June 21, 2021, midnight UTC

Sept. 5, 2021, midnight UTC

The competition is over.

The development of a Planetary defence capability is only at its early stages for humankind. Following the pioneering work of scientists such as Andrea Milani [1], ESA has been considering the use of space missions to prepare for an asteroid deflection effort since two decades [2-5]. Several techniques have been proposed to avoid an Earth impact event by altering the trajectory of an asteroid on a collision course with Earth. Among these proposals, the one that is currently being considered as more mature, because it is based on existing and affordable spacecraft technology, is the kinetic impactor, which changes the orbit of an asteroid by a direct hit of a spacecraft at a very high relative speed (several km/s).

The actual effects of such an impact are very uncertain due to the so called \(\beta\) factor [5], measuring the actual exchange of linear momentum between the impactor and the target body.

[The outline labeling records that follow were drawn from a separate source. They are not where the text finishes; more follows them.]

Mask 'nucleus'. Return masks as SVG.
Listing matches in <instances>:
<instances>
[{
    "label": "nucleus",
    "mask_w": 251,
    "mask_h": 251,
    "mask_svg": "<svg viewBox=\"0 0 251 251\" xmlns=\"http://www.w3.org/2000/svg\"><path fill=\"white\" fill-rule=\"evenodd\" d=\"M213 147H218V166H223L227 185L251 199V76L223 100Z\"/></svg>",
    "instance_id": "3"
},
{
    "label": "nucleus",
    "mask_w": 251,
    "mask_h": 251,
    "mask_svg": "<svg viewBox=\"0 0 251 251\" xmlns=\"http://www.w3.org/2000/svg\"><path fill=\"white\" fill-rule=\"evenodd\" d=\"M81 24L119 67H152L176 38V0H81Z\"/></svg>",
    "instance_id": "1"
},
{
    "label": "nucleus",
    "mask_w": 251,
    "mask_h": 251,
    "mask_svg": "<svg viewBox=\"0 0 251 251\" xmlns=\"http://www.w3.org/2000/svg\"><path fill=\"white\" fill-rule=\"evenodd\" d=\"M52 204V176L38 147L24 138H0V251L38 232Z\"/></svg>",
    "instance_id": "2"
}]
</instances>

Several high-fidelity simulations of a kinetic impactor mission over a binary system have been produced (and kept hidden from you). The lightcurves as observed from the Earth before and after the impact of each of the simulated scenarios are available. For some of them (the training set) critical parameters such as \(\beta\), the primary \(J_2\) and the ratio between the secondary major and minor axis are also released. For the remaining ones (the test set), it is your task to produce an estimate for them. Can you learn from the data only? Can the impact geometry and problem physics help you? We will find out :)

Preliminary analysis has lead to identify the following facts on the binary system : the system consists of two objects of masses \(M_P = 3 \cdot 10^{11} kg\) (called the "primary" \(P\)), and \(M_S = 1.3 \cdot 10^9 kg\) (called the "secondary" \(S\)) in a relative circular orbit with an unknown separation between the centers of masses. The secondary is tidally locked with the primary.

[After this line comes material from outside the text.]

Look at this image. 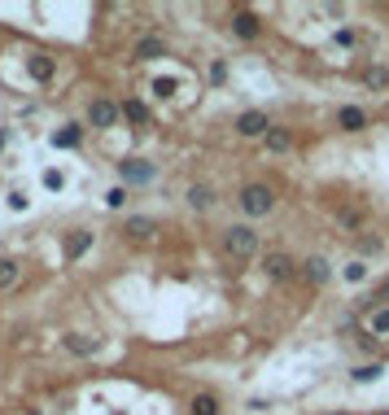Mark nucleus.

The primary body is an oblate spheroid with an uncertain, but bounded, value of \(J_2 < 0.15\) and an equatorial radius \(R_P = 370m\). The secondary, has a nearly prolate shape, with the long axis \(a\) laying on the plane of the relative orbit of the two bodies, and two equal minor axes \(b = c\). The values and ratio of long to short axis is unkown.

Available light curves are consistent with values of the axial ratio in the range \(1.3 < a/c < 2.5\). The secondary's long axis points towards the center of mass of the primary, while both bodies' spin axes are normal to the plane of the relative orbit (coinciding with the ecliptic and thus providing nice observation opportunity for light curves).

The **beta factor** of the probe-asteroid collision, is defined as: $$ \beta = P_1/P_0 $$ where \(P_1\) is the linear momentum actually transfered to the secondary after the collision, and \(P_0\) is the momentum that would have been transferred in case of a perfectly plastic collision. Due to the ejecta escaping from the system after the collision, we have \(\beta \geq 1\).

The probe hits the secondary with a relative velocity vector \(\vec{\Delta V}\) belonging to the plane of the \(PS\) relative orbit, and being normal to the smallest meridian of the secondary. The mass of the impact probe is 700kg with an impact velocity of \(\Delta V = 5 km/s\).

[1] Milani, Andrea, Steven R. Chesley, and Giovanni B. Valsecchi. "Asteroid close encounters with Earth: risk assessment." Planetary and Space Science 48.10 (2000): 945-954.

[2] Carnelli, Ian, Andrés Galvéz, and Franco Ongaro. "Learning to deflect Near Earth Objects: industrial design of the Don Quijote mission." 57th International Astronautical Congress. 2006.

[3] Izzo, Dario, et al. "Optimal trajectories for the impulsive deflection of near earth objects." Acta Astronautica 59.1-5 (2006): 294-300.

[4] Izzo, Dario. "Optimization of interplanetary trajectories for impulsive and continuous asteroid deflection." Journal of guidance, control, and dynamics 30.2 (2007): 401-408.

[5] Michel, Patrick, et al. "European component of the AIDA mission to a binary asteroid: Characterization and interpretation of the impact of the DART mission." Advances in Space Research 62.8 (2018): 2261-2272.

[6] Syal, Megan Bruck, J. Michael Owen, and Paul L. Miller. "Deflection by kinetic impact: Sensitivity to asteroid properties." Icarus 269 (2016): 50-61.